Bien des Namurois ont encore présente à la mémoire la silhouette familière du peintre Albert Dandoy penché sur son petit chevalet portatif, peignant sur le vif les rues et les places, les fêtes populaires, l'animation des marchés.
Né à Namur le 4 avril 1885, Albert Dandoy y est mort le 9 septembre 1977. La plus grande partie de sa longue carrière a été dédiée à sa ville. Elle s'est déroulée en dehors de tous les courants artistiques qui se sont succédé à une cadence particulièrement rapide depuis le début du xxe siècle.
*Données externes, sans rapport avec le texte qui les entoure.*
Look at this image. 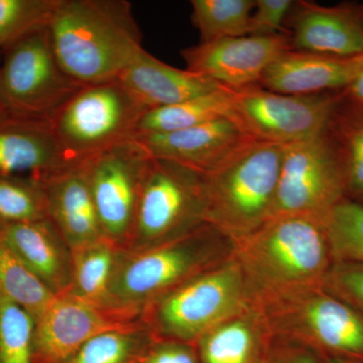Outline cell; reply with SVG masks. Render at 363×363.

Albert Dandoy est du nombre de ces peintres inclassables sur qui les révolutions esthétiques semblent ne pas avoir eu de prise. Certains y verront peut-être une limite à l'originalité créatrice. D'autres, par contre, y reconnaîtront le signe d'une personnalité forte et authentique, inlassablement fidèle à ses choix.
Maurice Utrillo qui fut le contemporain d'Albert Dandoy n' a-t-il pas lui aussi trouvé l'essentiel de son inspiration dans les tristes rues de la banlieue parisienne et les murs décrépits de la Butte Montmartre ? A aucun moment, on ne le voit subir l'influence des nombreux mouvements d'avant-garde dont il voyait pourtant les plus brillants témoins dans les galeries ou les ateliers de Paris.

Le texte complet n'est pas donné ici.